Nella successiva polemica con Filippo Turati l’argomentazione di Saverio Merlino si svolge con acuto buon senso e viva consapevolezza della realtà, ma nonostante ciò suscita uno scatto di incomprensibile violenza nel suo interlocutore.
Ciò che Turati sembra percepire come intollerabile minaccia è il richiamo di Merlino alla spontaneità sociale, alle iniziative autonome, all’esercizio diretto di libertà civili. Questi confusi richiami, secondo Turati, manifestano la pericolosa persistenza di uno “spirito anarcoide” che non deve essere importato nel partito, ma rispetto al quale c’è la necessità di “epurarci e disciplinarci”.
Per Turati la libertà è ben altra cosa dell’impulsività e della irrazionalità delle folle incolte ed arretrate, la libertà si identifica con il giusto disegno che risponde ai veri interessi delle masse; disegno che solo l’élite è in grado di riconoscere e di imporre. In questa logica la “vera” libertà non solo non è incompatibile ma coincide con l’autorità.
Il dibattito polemico di Merlino con Turati parte da un lungo e impegnativo articolo che il leader socialista pubblica su Critica Sociale il 16 luglio 1901. Proprio all’indomani dell’eccidio di Berra da parte della truppa che ha sparato contro i contadini ferraresi, subito dopo che il governo stesso ha difeso l’operato dei militari, Turati, senza indugi, scende in campo a difendere il sostegno parlamentare dei socialisti al governo Zanardelli che, per la prima volta, egli scrive, apre un periodo di consolidamento della libertà e del rispetto della legge.
L’intervento di Turati è direttamente politico ma con pretese di dottrina. Egli prende l’avvio da molto lontano, dai “cardini della dottrina socialista”: il collettivismo e la lotta di classe.

DATI FORNITI:
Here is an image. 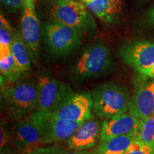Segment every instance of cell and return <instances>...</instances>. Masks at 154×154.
<instances>
[{
  "label": "cell",
  "mask_w": 154,
  "mask_h": 154,
  "mask_svg": "<svg viewBox=\"0 0 154 154\" xmlns=\"http://www.w3.org/2000/svg\"><path fill=\"white\" fill-rule=\"evenodd\" d=\"M94 112L100 118L109 120L128 110L130 98L126 88L116 83H106L92 92Z\"/></svg>",
  "instance_id": "1"
},
{
  "label": "cell",
  "mask_w": 154,
  "mask_h": 154,
  "mask_svg": "<svg viewBox=\"0 0 154 154\" xmlns=\"http://www.w3.org/2000/svg\"><path fill=\"white\" fill-rule=\"evenodd\" d=\"M4 105L9 116L19 121L36 109L38 99L37 84L17 82L2 90Z\"/></svg>",
  "instance_id": "2"
},
{
  "label": "cell",
  "mask_w": 154,
  "mask_h": 154,
  "mask_svg": "<svg viewBox=\"0 0 154 154\" xmlns=\"http://www.w3.org/2000/svg\"><path fill=\"white\" fill-rule=\"evenodd\" d=\"M84 32L51 20L43 25L42 34L48 51L54 57L72 54L82 44Z\"/></svg>",
  "instance_id": "3"
},
{
  "label": "cell",
  "mask_w": 154,
  "mask_h": 154,
  "mask_svg": "<svg viewBox=\"0 0 154 154\" xmlns=\"http://www.w3.org/2000/svg\"><path fill=\"white\" fill-rule=\"evenodd\" d=\"M112 65L109 48L104 44H93L86 48L72 69L77 79L84 80L105 74Z\"/></svg>",
  "instance_id": "4"
},
{
  "label": "cell",
  "mask_w": 154,
  "mask_h": 154,
  "mask_svg": "<svg viewBox=\"0 0 154 154\" xmlns=\"http://www.w3.org/2000/svg\"><path fill=\"white\" fill-rule=\"evenodd\" d=\"M29 116L38 126L43 144L67 141L84 122L64 120L52 113L39 111H34Z\"/></svg>",
  "instance_id": "5"
},
{
  "label": "cell",
  "mask_w": 154,
  "mask_h": 154,
  "mask_svg": "<svg viewBox=\"0 0 154 154\" xmlns=\"http://www.w3.org/2000/svg\"><path fill=\"white\" fill-rule=\"evenodd\" d=\"M52 20L83 32H95L97 26L87 7L75 0L51 2L50 9Z\"/></svg>",
  "instance_id": "6"
},
{
  "label": "cell",
  "mask_w": 154,
  "mask_h": 154,
  "mask_svg": "<svg viewBox=\"0 0 154 154\" xmlns=\"http://www.w3.org/2000/svg\"><path fill=\"white\" fill-rule=\"evenodd\" d=\"M37 85L38 99L34 111L54 112L74 94L70 86L49 75H42Z\"/></svg>",
  "instance_id": "7"
},
{
  "label": "cell",
  "mask_w": 154,
  "mask_h": 154,
  "mask_svg": "<svg viewBox=\"0 0 154 154\" xmlns=\"http://www.w3.org/2000/svg\"><path fill=\"white\" fill-rule=\"evenodd\" d=\"M119 55L140 75L154 79V42L141 40L126 44L120 48Z\"/></svg>",
  "instance_id": "8"
},
{
  "label": "cell",
  "mask_w": 154,
  "mask_h": 154,
  "mask_svg": "<svg viewBox=\"0 0 154 154\" xmlns=\"http://www.w3.org/2000/svg\"><path fill=\"white\" fill-rule=\"evenodd\" d=\"M19 32L27 47L31 60L34 64L37 65L39 57L41 26L35 11L34 0L24 1Z\"/></svg>",
  "instance_id": "9"
},
{
  "label": "cell",
  "mask_w": 154,
  "mask_h": 154,
  "mask_svg": "<svg viewBox=\"0 0 154 154\" xmlns=\"http://www.w3.org/2000/svg\"><path fill=\"white\" fill-rule=\"evenodd\" d=\"M128 111L141 121L154 115V79L140 75L136 80Z\"/></svg>",
  "instance_id": "10"
},
{
  "label": "cell",
  "mask_w": 154,
  "mask_h": 154,
  "mask_svg": "<svg viewBox=\"0 0 154 154\" xmlns=\"http://www.w3.org/2000/svg\"><path fill=\"white\" fill-rule=\"evenodd\" d=\"M92 95L88 92L74 94L71 98L52 113L58 118L70 121H86L94 119Z\"/></svg>",
  "instance_id": "11"
},
{
  "label": "cell",
  "mask_w": 154,
  "mask_h": 154,
  "mask_svg": "<svg viewBox=\"0 0 154 154\" xmlns=\"http://www.w3.org/2000/svg\"><path fill=\"white\" fill-rule=\"evenodd\" d=\"M142 123L143 121L130 113H124L109 120H106L102 124L101 142L118 136L138 133Z\"/></svg>",
  "instance_id": "12"
},
{
  "label": "cell",
  "mask_w": 154,
  "mask_h": 154,
  "mask_svg": "<svg viewBox=\"0 0 154 154\" xmlns=\"http://www.w3.org/2000/svg\"><path fill=\"white\" fill-rule=\"evenodd\" d=\"M101 127L94 118L84 121L67 140L68 147L74 151H86L95 146L101 138Z\"/></svg>",
  "instance_id": "13"
},
{
  "label": "cell",
  "mask_w": 154,
  "mask_h": 154,
  "mask_svg": "<svg viewBox=\"0 0 154 154\" xmlns=\"http://www.w3.org/2000/svg\"><path fill=\"white\" fill-rule=\"evenodd\" d=\"M12 142L19 149L29 152L42 143L40 131L29 116L22 119L17 125L12 135Z\"/></svg>",
  "instance_id": "14"
},
{
  "label": "cell",
  "mask_w": 154,
  "mask_h": 154,
  "mask_svg": "<svg viewBox=\"0 0 154 154\" xmlns=\"http://www.w3.org/2000/svg\"><path fill=\"white\" fill-rule=\"evenodd\" d=\"M86 7L101 22L106 24H114L119 20L122 7H119L109 0H94L86 4Z\"/></svg>",
  "instance_id": "15"
},
{
  "label": "cell",
  "mask_w": 154,
  "mask_h": 154,
  "mask_svg": "<svg viewBox=\"0 0 154 154\" xmlns=\"http://www.w3.org/2000/svg\"><path fill=\"white\" fill-rule=\"evenodd\" d=\"M11 53L19 69L24 73L31 70L30 56L26 44L23 41L20 32L15 29L13 32L11 44Z\"/></svg>",
  "instance_id": "16"
},
{
  "label": "cell",
  "mask_w": 154,
  "mask_h": 154,
  "mask_svg": "<svg viewBox=\"0 0 154 154\" xmlns=\"http://www.w3.org/2000/svg\"><path fill=\"white\" fill-rule=\"evenodd\" d=\"M138 133L118 136L106 141H101L96 149L98 154H126L132 141L138 136Z\"/></svg>",
  "instance_id": "17"
},
{
  "label": "cell",
  "mask_w": 154,
  "mask_h": 154,
  "mask_svg": "<svg viewBox=\"0 0 154 154\" xmlns=\"http://www.w3.org/2000/svg\"><path fill=\"white\" fill-rule=\"evenodd\" d=\"M1 76L9 84H14L20 79L25 74L19 69L11 53L7 58L0 59Z\"/></svg>",
  "instance_id": "18"
},
{
  "label": "cell",
  "mask_w": 154,
  "mask_h": 154,
  "mask_svg": "<svg viewBox=\"0 0 154 154\" xmlns=\"http://www.w3.org/2000/svg\"><path fill=\"white\" fill-rule=\"evenodd\" d=\"M138 138L143 143L154 147V115L143 121Z\"/></svg>",
  "instance_id": "19"
},
{
  "label": "cell",
  "mask_w": 154,
  "mask_h": 154,
  "mask_svg": "<svg viewBox=\"0 0 154 154\" xmlns=\"http://www.w3.org/2000/svg\"><path fill=\"white\" fill-rule=\"evenodd\" d=\"M26 154H98L95 151H66L60 146H53L50 147H38Z\"/></svg>",
  "instance_id": "20"
},
{
  "label": "cell",
  "mask_w": 154,
  "mask_h": 154,
  "mask_svg": "<svg viewBox=\"0 0 154 154\" xmlns=\"http://www.w3.org/2000/svg\"><path fill=\"white\" fill-rule=\"evenodd\" d=\"M126 154H154V147L143 143L137 136L131 143Z\"/></svg>",
  "instance_id": "21"
},
{
  "label": "cell",
  "mask_w": 154,
  "mask_h": 154,
  "mask_svg": "<svg viewBox=\"0 0 154 154\" xmlns=\"http://www.w3.org/2000/svg\"><path fill=\"white\" fill-rule=\"evenodd\" d=\"M2 4L10 12H17L19 9H23L24 1L23 0H1Z\"/></svg>",
  "instance_id": "22"
},
{
  "label": "cell",
  "mask_w": 154,
  "mask_h": 154,
  "mask_svg": "<svg viewBox=\"0 0 154 154\" xmlns=\"http://www.w3.org/2000/svg\"><path fill=\"white\" fill-rule=\"evenodd\" d=\"M11 134L9 131V129L7 128L5 123L2 121H1V126H0V148L1 151L3 150V148L8 143V140L10 138Z\"/></svg>",
  "instance_id": "23"
},
{
  "label": "cell",
  "mask_w": 154,
  "mask_h": 154,
  "mask_svg": "<svg viewBox=\"0 0 154 154\" xmlns=\"http://www.w3.org/2000/svg\"><path fill=\"white\" fill-rule=\"evenodd\" d=\"M144 21L148 25L154 26V5L144 14Z\"/></svg>",
  "instance_id": "24"
},
{
  "label": "cell",
  "mask_w": 154,
  "mask_h": 154,
  "mask_svg": "<svg viewBox=\"0 0 154 154\" xmlns=\"http://www.w3.org/2000/svg\"><path fill=\"white\" fill-rule=\"evenodd\" d=\"M109 1L116 5L117 6H119V7H122V2H121V0H109Z\"/></svg>",
  "instance_id": "25"
},
{
  "label": "cell",
  "mask_w": 154,
  "mask_h": 154,
  "mask_svg": "<svg viewBox=\"0 0 154 154\" xmlns=\"http://www.w3.org/2000/svg\"><path fill=\"white\" fill-rule=\"evenodd\" d=\"M94 1V0H81V2L84 4V5H86V4H88V3H90L91 2Z\"/></svg>",
  "instance_id": "26"
},
{
  "label": "cell",
  "mask_w": 154,
  "mask_h": 154,
  "mask_svg": "<svg viewBox=\"0 0 154 154\" xmlns=\"http://www.w3.org/2000/svg\"><path fill=\"white\" fill-rule=\"evenodd\" d=\"M51 2H59V1H68V0H50Z\"/></svg>",
  "instance_id": "27"
},
{
  "label": "cell",
  "mask_w": 154,
  "mask_h": 154,
  "mask_svg": "<svg viewBox=\"0 0 154 154\" xmlns=\"http://www.w3.org/2000/svg\"><path fill=\"white\" fill-rule=\"evenodd\" d=\"M1 154H9V153H5V151H1Z\"/></svg>",
  "instance_id": "28"
},
{
  "label": "cell",
  "mask_w": 154,
  "mask_h": 154,
  "mask_svg": "<svg viewBox=\"0 0 154 154\" xmlns=\"http://www.w3.org/2000/svg\"><path fill=\"white\" fill-rule=\"evenodd\" d=\"M140 1H141V2H148V1H150V0H140Z\"/></svg>",
  "instance_id": "29"
},
{
  "label": "cell",
  "mask_w": 154,
  "mask_h": 154,
  "mask_svg": "<svg viewBox=\"0 0 154 154\" xmlns=\"http://www.w3.org/2000/svg\"><path fill=\"white\" fill-rule=\"evenodd\" d=\"M23 1H25V0H23Z\"/></svg>",
  "instance_id": "30"
}]
</instances>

ELENCO DEI COMPITI:
1. Ricopia parola per parola tutto il testo su Merlino e Turati, da "Il dibattito polemico" giù fino a "lotta di classe.".
2. Secondo il testo su Merlino e Turati, in che giorno Turati pubblica su Critica Sociale l'articolo da cui nasce il dibattito?
3. Scrivi il seguito del testo su Merlino e Turati, a partire dall'ultima frase riportata.

RISPOSTE PER COMPITO:
1.
Il dibattito polemico di Merlino con Turati parte da un lungo e impegnativo articolo che il leader socialista pubblica su Critica Sociale il 16 luglio 1901. Proprio all’indomani dell’eccidio di Berra da parte della truppa che ha sparato contro i contadini ferraresi, subito dopo che il governo stesso ha difeso l’operato dei militari, Turati, senza indugi, scende in campo a difendere il sostegno parlamentare dei socialisti al governo Zanardelli che, per la prima volta, egli scrive, apre un periodo di consolidamento della libertà e del rispetto della legge.
L’intervento di Turati è direttamente politico ma con pretese di dottrina. Egli prende l’avvio da molto lontano, dai “cardini della dottrina socialista”: il collettivismo e la lotta di classe.

2. Il 16 luglio 1901.

3.
Solo al paragrafo sei giunge infine a parlare dei “fatti di Berra” (tre morti e 23 feriti) considerati però come un “episodio fugace per quanto tristissimo” davanti al quale non occorre innestare “facili volate retoriche” o cedere agli “impulsi della cieca passione”.
Egli sostiene che la continuazione del sostegno socialista al governo non è frutto di un cedimento ministerialista, ma ribadisce una scelta che ha come posta in gioco “la libertà, questa grande redentrice”.
Le polemiche, i dibattiti interni al partito socialista in questo avvio dell’età giolittiana sono molto accesi e Turati è in minoranza proprio in casa sua, a Milano.
Quale era la libertà che ad ogni costo voleva difendere Turati?
Carlo Rosselli tracciando un affettuoso, commosso e lucido profilo di Filippo Turati subito dopo la sua morte accenna all’incomprensione delle giovani generazioni nei confronti di quella transizione di inizio secolo verso il ministerialismo che Turati impone in nome della libertà. “C’era la libertà -commenta Rosselli- è vero, ma quale libertà? Essa non si presentava loro (ai giovani) come il coronamento di un gran moto di popolo, o come conquista lenta ma inarrestabile per pressione di masse coscienti; ma come elargizione dall’alto, come concessione graziosa, fatta più per interesse dinastico… che per necessità storica”. In realtà Turati vede la libertà soprattutto come libertà politica di organizzazione e di propaganda, come lo spazio vitale per costruire una élite colta capace di organizzare nel basso e di rappresentare verso l’alto le masse ancora arretrate sempre oscillanti tra l’inerzia e l’impulsività.
Il democratico Filippo Turati, organizzatore di rappresentanza popolare per influire sull’azione riformatrice dello stato, non può certo essere accusato di particolari sensibilità libertarie e forse neanche liberali.
Le critiche che Saverio Merlino rivolge a Turati cercano di andare alla radice, di toccare alcuni problemi di fondo come quello del collettivismo, cioè dell’ipotesi di statizzazione integrale dell’economia, che egli ritiene insieme utopica e pericolosa per le insidie di un possibile universo di autoritarismo burocratico ad essa collegato.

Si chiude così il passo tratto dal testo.